Improving Access to Psychological Therapies (IAPT) is a National Institute for Health and Care Excellence-approved approach to intervention for depression and/or anxiety. This exploratory study sets the groundwork for comparing psychological therapies for Deaf sign language users experiencing anxiety and/or depression, delivered in British Sign Language (BSL) by a Deaf therapist with usual access through an interpreter within the IAPT national programme.
(1) To explore the following questions: (a) is BSL-IAPT more effective than standard IAPT for Deaf people with anxiety and/or depression? and (b) is any additional benefit from BSL-IAPT worth any additional cost to provide it? (2) To establish relevant BSL versions of assessment tools and methods to answer research questions (a) and (b). (3) To gauge the feasibility of a larger-scale definitive study and to inform its future design.

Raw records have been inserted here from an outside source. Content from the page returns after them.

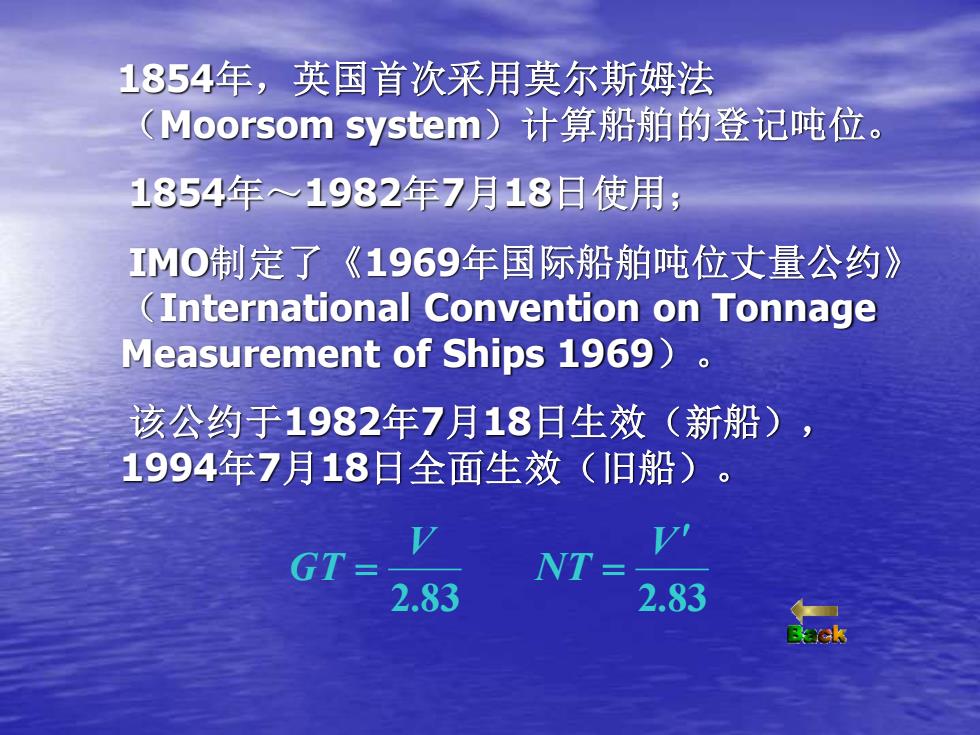 1854年，英国首次采用莫尔斯姆法（Moorsom system）计算船舶的登记吨位。

1854年～1982年7月18日使用；

IMO制定了《1969年国际船舶吨位丈量公约》（International Convention on Tonnage Measurement of Ships 1969）。

该公约于1982年7月18日生效（新船），1994年7月18日全面生效（旧船）。

$GT = \frac{V}{2.83}$ $NT = \frac{V'}{2.83}$

Back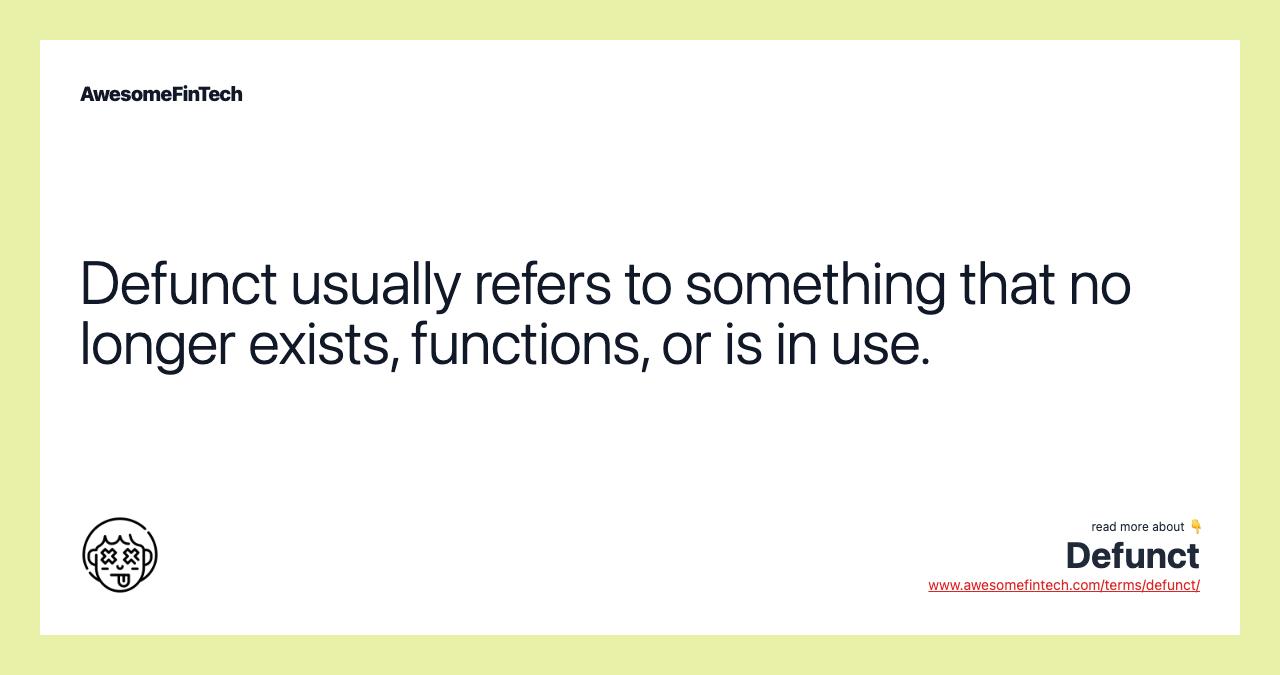 AwesomeFinTech

Defunct usually refers to something that no longer exists, functions, or is in use.

read more about 👇
Defunct
www.awesomefintech.com/terms/defunct/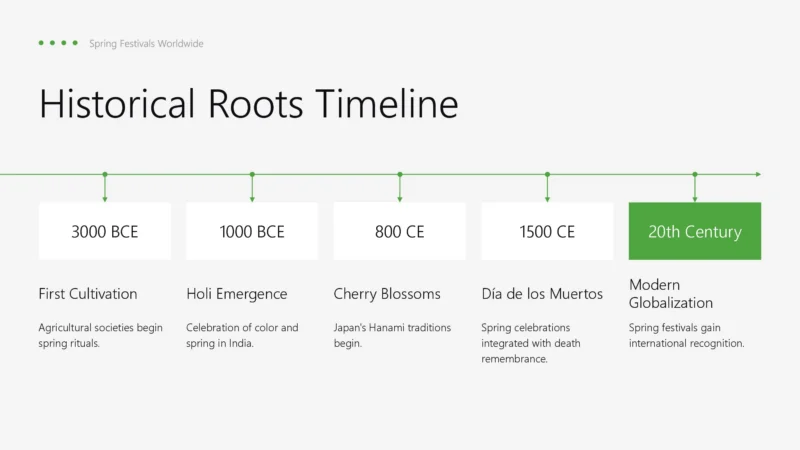 Spring Festivals Worldwide

Historical Roots Timeline

3000 BCE

First Cultivation

Agricultural societies begin spring rituals.

1000 BCE

Holi Emergence

Celebration of color and spring in India.

800 CE

Cherry Blossoms

Japan's Hanami traditions begin.

1500 CE

Día de los Muertos

Spring celebrations integrated with death remembrance.

20th Century

Modern Globalization

Spring festivals gain international recognition.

A mixed-methods exploratory study combing an economic model to synthesise data from multiple sources; a qualitative study of understanding and acceptability of randomisation and trial terminology; statistical determination of clinical cut-off points of standardised assessments in BSL; secondary data analysis of anonymised IAPT client records; realist inquiry incorporating interviews with service providers and survey results.

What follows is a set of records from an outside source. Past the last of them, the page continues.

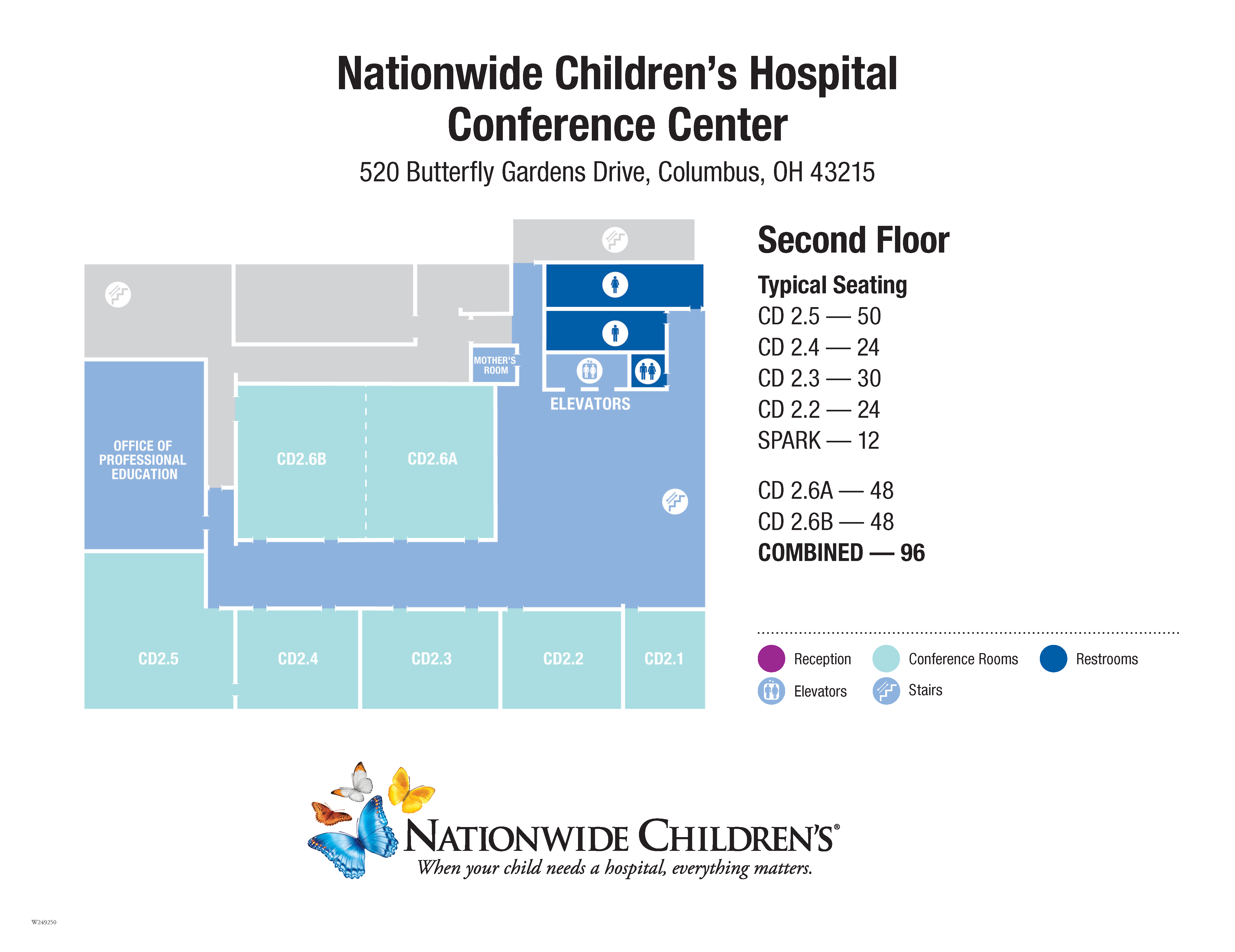 Nationwide Children's Hospital
Conference Center

520 Butterfly Gardens Drive, Columbus, OH 43215

MOTHER'S ROOM

ELEVATORS

OFFICE OF PROFESSIONAL EDUCATION

CD2.6B

CD2.6A

CD2.5

CD2.4

CD2.3

CD2.2

CD2.1

Second Floor

Typical Seating
CD 2.5 — 50
CD 2.4 — 24
CD 2.3 — 30
CD 2.2 — 24
SPARK — 12

CD 2.6A — 48
CD 2.6B — 48
COMBINED — 96

Reception
Conference Rooms
Restrooms
Elevators
Stairs

NATIONWIDE CHILDREN'S®
When your child needs a hospital, everything matters.

W249250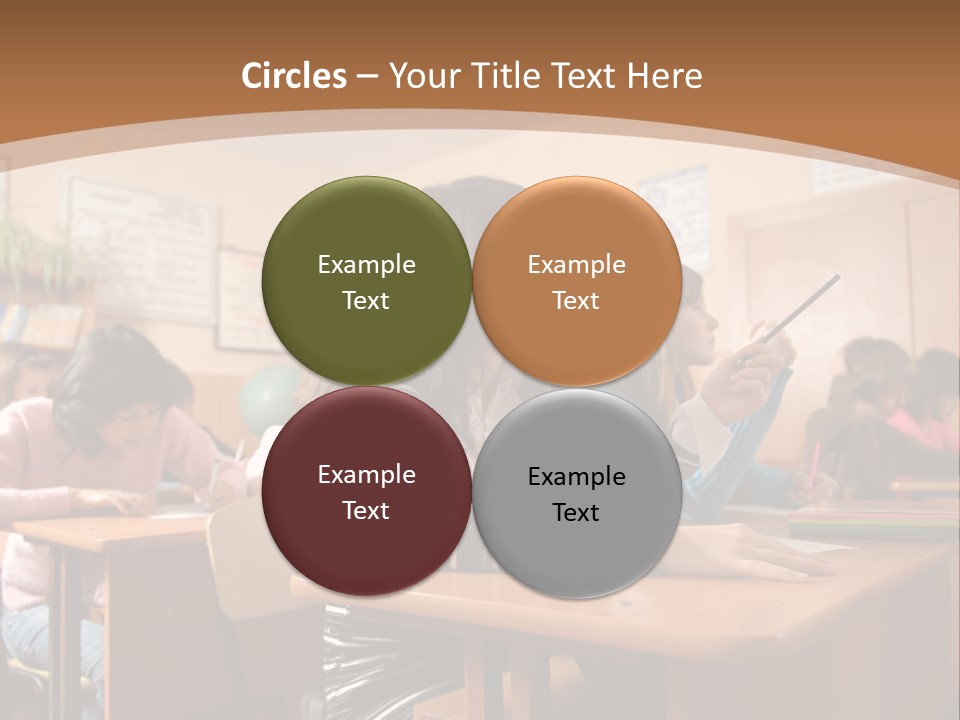 Circles – Your Title Text Here

Example Text

Example Text

Example Text

Example Text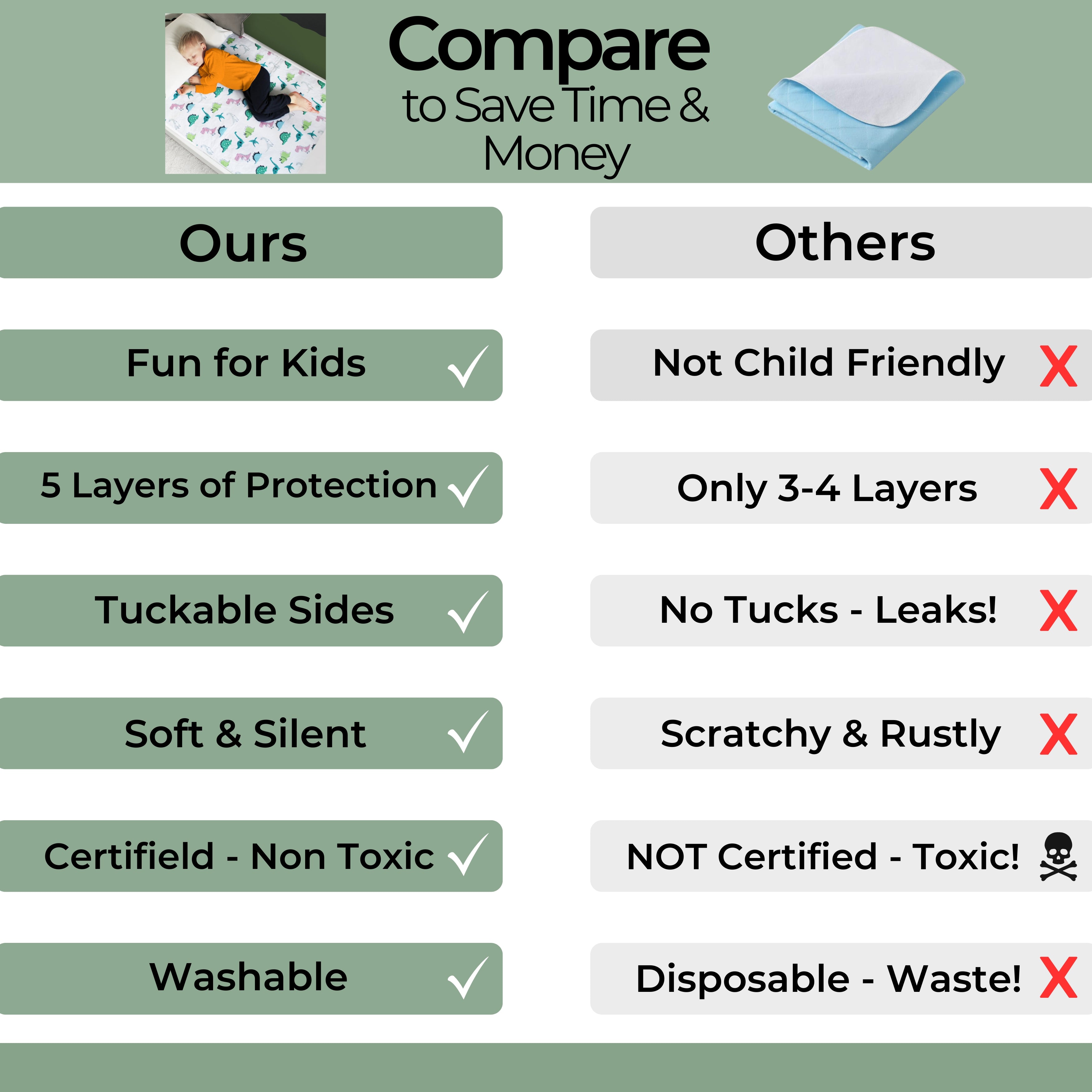 Compare
to Save Time & Money

| Ours | Others |
|---|---|
| Fun for Kids ✓ | Not Child Friendly X |
| 5 Layers of Protection ✓ | Only 3-4 Layers X |
| Tuckable Sides ✓ | No Tucks - Leaks! X |
| Soft & Silent ✓ | Scratchy & Rustly X |
| Certifield - Non Toxic ✓ | NOT Certified - Toxic! ☠ |
| Washable ✓ | Disposable - Waste! X |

IAPT service providers (NHS and private); the Deaf community.
Deaf people who use BSL and who are clients of IAPT services (n = 502); healthy Deaf volunteers (n = 104); IAPT service providers (NHS and private) (n = 118).
IAPT at steps 2 and 3.
Main outcome measures
Reliable recovery and reliable improvement defined by IAPT; Deaf community views on the acceptability of randomisation; BSL terminology for trial-related language; clinical cut-off measurements for the BSL versions of the Patient Health Questionnaire-9 items (PHQ-9) and the Generalised Anxiety Disorder-7 (GAD-7); a valid BSL version of the EuroQol-5 Dimensions five-level version (EQ-5D-5L); costs, quality-adjusted life-years and incremental cost-effectiveness ratios.
IAPT service provider anonymised records of the characteristics and clinical outcomes of Deaf BSL users of BSL-IAPT and of standard IAPT; published literature.
Randomisation may be acceptable to Deaf people who use IAPT if linguistic and cultural requirements are addressed. Specifications for effective information in BSL for recruitment have been established. A valid EQ-5D-5L in BSL has been produced. The clinical cut-off point for the GAD-7 BSL is 6 and for the PHQ-9 BSL is 8. No significant difference in rates of reliable recovery and reliable improvement between Deaf users of standard IAPT or BSL-IAPT has been found. Whether or not BSL-IAPT is more cost-effective than standard IAPT is uncertain.
The small number of participating standard IAPT services who have seen Deaf clients means that there is statistical uncertainty in the comparable clinical outcome result. Clinical cut-off scores have not been verified through gold standard clinical interview methodology. Limited data availability means that whether or not BSL-IAPT is more cost-effective than standard IAPT is uncertain.
There is a lack of evidence to definitively compare reliable recovery and reliable improvement between Deaf users of standard IAPT and BSL-IAPT. Instrumentation and prerequisites for a larger-scale study have been established.
A prospective observational study for definitive results is justified.